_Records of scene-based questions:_
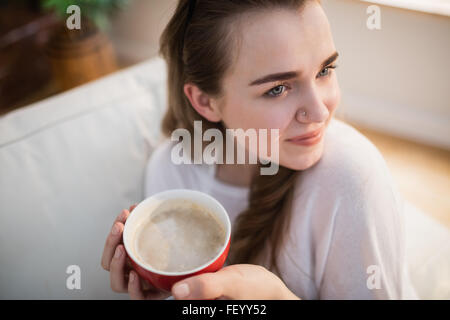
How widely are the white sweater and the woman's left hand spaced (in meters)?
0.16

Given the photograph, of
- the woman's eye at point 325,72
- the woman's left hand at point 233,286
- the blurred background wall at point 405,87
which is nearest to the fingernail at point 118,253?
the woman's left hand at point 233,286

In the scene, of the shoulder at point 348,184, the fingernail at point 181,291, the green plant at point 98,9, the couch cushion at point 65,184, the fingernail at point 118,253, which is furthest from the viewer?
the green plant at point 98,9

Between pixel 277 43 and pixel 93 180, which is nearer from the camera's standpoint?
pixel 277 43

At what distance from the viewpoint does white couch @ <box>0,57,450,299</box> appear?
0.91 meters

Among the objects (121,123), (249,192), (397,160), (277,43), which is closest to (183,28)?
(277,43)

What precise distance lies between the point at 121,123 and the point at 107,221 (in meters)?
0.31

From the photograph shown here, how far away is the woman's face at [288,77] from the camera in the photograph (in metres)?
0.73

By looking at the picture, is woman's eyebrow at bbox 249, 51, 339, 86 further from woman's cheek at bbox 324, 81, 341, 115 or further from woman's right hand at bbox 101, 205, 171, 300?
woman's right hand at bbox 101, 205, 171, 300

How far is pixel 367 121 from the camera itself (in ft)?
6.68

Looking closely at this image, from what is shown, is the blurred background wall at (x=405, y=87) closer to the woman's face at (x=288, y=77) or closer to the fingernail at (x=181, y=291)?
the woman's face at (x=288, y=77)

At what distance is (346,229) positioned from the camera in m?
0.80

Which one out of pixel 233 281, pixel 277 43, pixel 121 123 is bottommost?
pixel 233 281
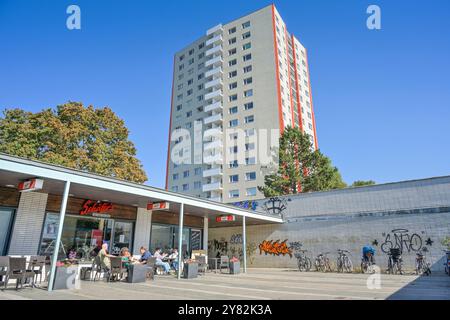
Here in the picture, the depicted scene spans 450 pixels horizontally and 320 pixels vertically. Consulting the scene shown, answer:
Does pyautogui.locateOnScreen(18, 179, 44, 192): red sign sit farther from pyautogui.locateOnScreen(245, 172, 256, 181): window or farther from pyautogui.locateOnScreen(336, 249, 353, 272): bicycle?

==

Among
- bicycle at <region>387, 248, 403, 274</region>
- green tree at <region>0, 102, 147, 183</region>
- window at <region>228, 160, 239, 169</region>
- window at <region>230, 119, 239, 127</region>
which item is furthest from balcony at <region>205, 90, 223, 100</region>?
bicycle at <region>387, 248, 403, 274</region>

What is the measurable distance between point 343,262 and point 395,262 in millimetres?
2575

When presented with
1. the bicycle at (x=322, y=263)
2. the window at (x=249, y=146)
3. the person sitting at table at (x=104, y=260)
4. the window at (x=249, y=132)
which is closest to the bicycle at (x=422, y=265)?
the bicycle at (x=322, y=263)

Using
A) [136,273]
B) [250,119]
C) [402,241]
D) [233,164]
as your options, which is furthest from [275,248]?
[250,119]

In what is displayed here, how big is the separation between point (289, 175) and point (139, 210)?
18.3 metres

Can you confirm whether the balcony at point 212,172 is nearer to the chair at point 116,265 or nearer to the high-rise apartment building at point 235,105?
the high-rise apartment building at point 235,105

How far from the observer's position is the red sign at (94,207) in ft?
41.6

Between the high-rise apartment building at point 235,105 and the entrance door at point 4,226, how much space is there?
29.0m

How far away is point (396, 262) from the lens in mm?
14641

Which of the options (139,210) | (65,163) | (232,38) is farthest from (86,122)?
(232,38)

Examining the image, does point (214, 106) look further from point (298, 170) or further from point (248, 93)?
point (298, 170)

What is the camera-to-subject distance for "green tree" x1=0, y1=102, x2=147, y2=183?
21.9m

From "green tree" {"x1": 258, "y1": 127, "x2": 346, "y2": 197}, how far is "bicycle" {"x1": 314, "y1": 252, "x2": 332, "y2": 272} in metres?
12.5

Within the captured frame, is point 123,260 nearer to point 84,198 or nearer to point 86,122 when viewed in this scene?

_Problem requirements:_ Copy out the entries from the line with "What is the camera-to-subject" to the line with "Within the captured", both included, exactly as they stand.

_Expected answer:_
What is the camera-to-subject distance for "green tree" x1=0, y1=102, x2=147, y2=183?
21.9m

From "green tree" {"x1": 258, "y1": 127, "x2": 346, "y2": 197}, how far is "bicycle" {"x1": 314, "y1": 252, "x2": 332, "y2": 272} in metres?
12.5

Within the captured frame, is point 123,260 nearer to point 84,198 or nearer to point 86,122 when viewed in this scene?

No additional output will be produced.